# ideas for smoker fuel ???



## boukers (Aug 4, 2010)

would just like some input with what beeks are use to run there smokers. I've heard many things from cardboard to wool to tobacco... would like to here some thoughts on the different smoker fuels. what works and what doesn't etc....bouks


----------



## honeybeekeeper (Mar 3, 2010)

Road Apples....:lookout:


----------



## peacekeeperapiaries (Jun 23, 2009)

hay works just fine, pine needles, burlap,


----------



## Pete0 (Mar 30, 2002)

Grass clippings are what I use. Good excuse not to rake up around the hives.


Pete0
Bena, VA


----------



## chillardbee (May 26, 2005)

Whatever you do use make sure it's not treated with chemicals. I've used binder twine for haybails, hay, burlap, cardboard, pinecones, leaves. I mostly use the burlap.


----------



## Joseph Clemens (Feb 12, 2005)

Straw - it's cheap and a bale last a very long time. It loads easily, lights and burns easily too.


----------



## Capricorn (Apr 20, 2009)

A local coffee shop sells it's burlap coffee bags for 50 cents a piece. I've been using those.


----------



## Ski (Jan 18, 2007)

I tried pine needles and shavings and wood pellets liked burlap the best.

### RECORD LIST:
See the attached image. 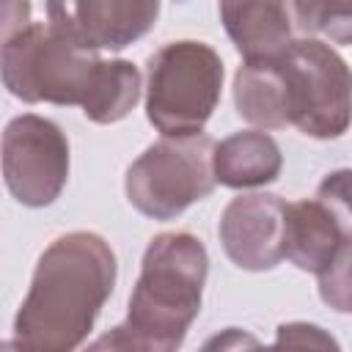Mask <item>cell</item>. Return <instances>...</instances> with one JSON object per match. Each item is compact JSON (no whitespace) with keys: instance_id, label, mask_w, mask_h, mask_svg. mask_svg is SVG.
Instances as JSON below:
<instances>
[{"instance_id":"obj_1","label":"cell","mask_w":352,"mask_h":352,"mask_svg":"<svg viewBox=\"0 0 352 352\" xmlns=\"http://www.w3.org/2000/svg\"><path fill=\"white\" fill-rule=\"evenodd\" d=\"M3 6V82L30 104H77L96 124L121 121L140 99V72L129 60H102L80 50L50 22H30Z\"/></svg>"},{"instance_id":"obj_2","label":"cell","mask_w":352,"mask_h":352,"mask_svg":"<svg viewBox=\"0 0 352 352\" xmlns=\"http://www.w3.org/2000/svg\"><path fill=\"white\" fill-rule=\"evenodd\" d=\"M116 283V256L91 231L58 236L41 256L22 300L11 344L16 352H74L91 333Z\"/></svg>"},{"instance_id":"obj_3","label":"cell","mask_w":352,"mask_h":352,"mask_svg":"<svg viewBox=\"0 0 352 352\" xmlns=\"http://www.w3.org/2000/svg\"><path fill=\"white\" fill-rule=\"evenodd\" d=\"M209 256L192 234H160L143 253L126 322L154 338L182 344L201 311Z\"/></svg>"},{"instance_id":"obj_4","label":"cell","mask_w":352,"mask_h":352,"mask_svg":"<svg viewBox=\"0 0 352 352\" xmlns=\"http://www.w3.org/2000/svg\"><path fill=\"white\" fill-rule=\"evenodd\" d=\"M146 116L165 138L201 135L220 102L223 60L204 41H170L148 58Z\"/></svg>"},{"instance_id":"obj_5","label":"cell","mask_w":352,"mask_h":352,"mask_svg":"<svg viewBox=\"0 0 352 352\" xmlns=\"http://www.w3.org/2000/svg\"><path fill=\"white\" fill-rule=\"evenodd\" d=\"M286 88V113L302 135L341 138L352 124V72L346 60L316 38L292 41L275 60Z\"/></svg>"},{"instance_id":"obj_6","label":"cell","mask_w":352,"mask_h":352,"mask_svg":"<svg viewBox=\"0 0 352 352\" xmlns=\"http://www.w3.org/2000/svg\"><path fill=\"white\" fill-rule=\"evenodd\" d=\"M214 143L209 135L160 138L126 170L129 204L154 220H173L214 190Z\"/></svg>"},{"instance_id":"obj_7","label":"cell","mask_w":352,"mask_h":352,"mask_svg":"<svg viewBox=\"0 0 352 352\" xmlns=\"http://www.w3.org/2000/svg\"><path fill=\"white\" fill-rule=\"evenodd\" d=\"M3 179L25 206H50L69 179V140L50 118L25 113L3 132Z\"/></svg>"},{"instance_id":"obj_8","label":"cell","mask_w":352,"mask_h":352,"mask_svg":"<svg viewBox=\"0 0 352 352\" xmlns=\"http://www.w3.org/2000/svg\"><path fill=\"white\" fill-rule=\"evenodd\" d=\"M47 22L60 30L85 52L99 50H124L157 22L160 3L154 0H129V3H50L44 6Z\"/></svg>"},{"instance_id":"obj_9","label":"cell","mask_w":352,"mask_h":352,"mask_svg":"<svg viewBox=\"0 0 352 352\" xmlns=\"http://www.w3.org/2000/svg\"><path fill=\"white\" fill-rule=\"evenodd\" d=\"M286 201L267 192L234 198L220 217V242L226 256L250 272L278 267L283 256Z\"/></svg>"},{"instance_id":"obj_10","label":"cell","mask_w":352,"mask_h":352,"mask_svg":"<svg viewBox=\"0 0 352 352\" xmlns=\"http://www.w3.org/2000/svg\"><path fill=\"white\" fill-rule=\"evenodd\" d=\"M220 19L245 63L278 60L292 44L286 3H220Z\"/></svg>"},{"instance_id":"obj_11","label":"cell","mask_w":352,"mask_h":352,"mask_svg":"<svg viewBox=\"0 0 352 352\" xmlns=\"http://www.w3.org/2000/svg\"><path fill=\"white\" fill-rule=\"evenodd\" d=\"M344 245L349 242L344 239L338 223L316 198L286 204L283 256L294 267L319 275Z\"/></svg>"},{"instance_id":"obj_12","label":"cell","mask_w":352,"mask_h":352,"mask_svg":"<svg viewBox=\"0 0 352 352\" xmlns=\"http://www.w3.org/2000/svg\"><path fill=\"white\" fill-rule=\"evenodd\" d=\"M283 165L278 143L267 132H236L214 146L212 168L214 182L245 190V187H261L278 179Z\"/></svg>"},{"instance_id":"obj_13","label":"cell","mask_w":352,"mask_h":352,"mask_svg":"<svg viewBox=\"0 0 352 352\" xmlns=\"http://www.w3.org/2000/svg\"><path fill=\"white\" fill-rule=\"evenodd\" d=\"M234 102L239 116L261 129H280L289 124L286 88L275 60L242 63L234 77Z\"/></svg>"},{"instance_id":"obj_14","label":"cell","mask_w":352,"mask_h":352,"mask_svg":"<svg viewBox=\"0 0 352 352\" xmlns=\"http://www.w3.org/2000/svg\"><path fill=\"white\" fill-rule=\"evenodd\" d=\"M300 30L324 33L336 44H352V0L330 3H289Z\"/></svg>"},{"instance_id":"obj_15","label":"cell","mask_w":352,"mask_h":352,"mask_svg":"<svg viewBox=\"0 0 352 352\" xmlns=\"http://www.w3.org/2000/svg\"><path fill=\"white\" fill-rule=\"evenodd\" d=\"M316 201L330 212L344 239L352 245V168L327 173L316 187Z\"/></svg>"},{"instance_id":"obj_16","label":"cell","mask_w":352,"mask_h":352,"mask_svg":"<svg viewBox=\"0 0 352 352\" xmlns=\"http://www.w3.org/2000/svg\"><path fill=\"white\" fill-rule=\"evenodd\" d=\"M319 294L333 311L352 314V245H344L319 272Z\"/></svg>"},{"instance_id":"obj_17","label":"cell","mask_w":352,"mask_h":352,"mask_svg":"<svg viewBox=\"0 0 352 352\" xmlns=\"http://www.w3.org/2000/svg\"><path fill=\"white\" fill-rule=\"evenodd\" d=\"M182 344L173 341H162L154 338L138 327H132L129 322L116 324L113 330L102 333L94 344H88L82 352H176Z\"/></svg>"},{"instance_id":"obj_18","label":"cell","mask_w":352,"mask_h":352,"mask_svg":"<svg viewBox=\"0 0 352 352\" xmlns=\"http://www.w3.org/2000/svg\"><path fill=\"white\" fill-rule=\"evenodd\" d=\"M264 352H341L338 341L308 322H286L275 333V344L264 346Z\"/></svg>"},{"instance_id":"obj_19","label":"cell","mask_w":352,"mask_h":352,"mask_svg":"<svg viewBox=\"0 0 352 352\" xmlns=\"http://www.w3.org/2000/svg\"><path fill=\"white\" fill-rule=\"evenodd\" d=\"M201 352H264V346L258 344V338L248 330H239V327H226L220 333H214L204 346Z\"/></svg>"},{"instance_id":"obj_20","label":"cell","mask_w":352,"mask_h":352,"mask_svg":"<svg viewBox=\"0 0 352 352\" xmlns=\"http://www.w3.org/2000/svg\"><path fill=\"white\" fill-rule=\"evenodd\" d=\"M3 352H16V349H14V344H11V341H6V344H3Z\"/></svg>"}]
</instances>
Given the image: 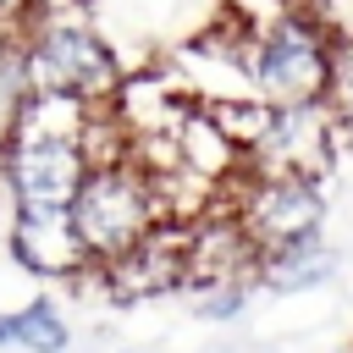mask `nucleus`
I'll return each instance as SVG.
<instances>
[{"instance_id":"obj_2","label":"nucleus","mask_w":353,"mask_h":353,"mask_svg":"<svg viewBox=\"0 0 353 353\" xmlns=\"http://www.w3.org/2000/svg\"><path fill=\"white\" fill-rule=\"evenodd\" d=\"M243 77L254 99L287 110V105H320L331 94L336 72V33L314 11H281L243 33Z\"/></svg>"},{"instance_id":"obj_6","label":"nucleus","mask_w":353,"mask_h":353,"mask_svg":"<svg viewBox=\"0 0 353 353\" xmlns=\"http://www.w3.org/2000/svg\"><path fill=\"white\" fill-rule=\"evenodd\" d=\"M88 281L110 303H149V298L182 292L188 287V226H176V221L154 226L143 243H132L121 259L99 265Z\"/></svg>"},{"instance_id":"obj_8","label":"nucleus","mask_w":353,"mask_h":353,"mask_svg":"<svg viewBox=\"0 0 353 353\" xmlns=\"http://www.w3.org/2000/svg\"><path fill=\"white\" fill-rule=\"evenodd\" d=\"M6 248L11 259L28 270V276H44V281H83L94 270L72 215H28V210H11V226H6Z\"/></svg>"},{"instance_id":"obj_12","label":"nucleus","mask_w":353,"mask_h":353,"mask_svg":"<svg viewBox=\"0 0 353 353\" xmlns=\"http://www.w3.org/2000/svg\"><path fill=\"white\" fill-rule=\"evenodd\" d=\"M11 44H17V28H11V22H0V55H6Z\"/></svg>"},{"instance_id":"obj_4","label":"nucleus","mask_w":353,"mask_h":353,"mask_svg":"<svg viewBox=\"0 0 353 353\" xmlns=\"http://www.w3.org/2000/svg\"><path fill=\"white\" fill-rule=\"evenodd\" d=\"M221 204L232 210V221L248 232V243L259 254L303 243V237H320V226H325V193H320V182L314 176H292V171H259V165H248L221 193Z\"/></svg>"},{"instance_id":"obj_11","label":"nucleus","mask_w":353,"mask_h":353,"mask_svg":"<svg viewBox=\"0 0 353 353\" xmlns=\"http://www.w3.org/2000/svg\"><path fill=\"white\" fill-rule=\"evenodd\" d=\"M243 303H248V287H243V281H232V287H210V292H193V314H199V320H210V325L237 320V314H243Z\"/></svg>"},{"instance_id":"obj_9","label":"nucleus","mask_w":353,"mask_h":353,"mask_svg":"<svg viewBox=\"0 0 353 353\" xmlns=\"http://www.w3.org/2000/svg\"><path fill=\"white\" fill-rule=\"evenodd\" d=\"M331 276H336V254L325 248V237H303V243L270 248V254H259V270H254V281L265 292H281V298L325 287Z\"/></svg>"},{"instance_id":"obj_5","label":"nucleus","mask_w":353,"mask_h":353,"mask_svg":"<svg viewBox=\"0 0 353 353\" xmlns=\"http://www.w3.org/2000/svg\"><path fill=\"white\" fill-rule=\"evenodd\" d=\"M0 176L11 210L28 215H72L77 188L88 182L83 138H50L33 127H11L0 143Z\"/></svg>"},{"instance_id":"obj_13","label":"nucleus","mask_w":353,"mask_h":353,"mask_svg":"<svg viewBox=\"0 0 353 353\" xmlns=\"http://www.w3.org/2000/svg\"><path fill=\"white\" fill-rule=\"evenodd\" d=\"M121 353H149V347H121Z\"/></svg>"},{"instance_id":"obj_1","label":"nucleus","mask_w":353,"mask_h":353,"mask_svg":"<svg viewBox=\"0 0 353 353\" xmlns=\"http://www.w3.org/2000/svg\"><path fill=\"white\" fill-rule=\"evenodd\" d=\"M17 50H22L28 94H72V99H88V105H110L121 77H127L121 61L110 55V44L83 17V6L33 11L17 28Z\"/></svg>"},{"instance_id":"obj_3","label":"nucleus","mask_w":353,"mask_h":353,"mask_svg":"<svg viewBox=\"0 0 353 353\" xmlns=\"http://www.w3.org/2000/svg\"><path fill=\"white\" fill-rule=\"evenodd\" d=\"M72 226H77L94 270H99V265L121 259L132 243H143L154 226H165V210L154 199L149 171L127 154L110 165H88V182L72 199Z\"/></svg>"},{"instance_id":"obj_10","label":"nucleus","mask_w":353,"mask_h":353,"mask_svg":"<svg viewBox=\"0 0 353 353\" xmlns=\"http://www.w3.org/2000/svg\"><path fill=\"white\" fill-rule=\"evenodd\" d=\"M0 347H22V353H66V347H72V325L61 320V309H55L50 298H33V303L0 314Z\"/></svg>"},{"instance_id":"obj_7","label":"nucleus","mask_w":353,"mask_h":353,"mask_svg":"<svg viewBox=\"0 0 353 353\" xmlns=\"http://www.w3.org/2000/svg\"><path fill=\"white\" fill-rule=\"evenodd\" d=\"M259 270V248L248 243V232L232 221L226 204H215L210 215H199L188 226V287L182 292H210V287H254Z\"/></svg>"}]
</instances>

### WHAT YOU SHOULD DO:
For each statement below, say yes or no to whether it agrees with the smoker fuel thread above, and quote the words of the thread that decide it. (a) Joseph Clemens says straw lights and burns easily. (b) chillardbee mostly uses hay. (c) Capricorn gets burlap coffee bags from a local coffee shop for free.

### SOLUTION FOR THIS EXERCISE:
(a) Yes: "It loads easily, lights and burns easily too."
(b) No: "I mostly use the burlap."
(c) No: "A local coffee shop sells it's burlap coffee bags for 50 cents a piece."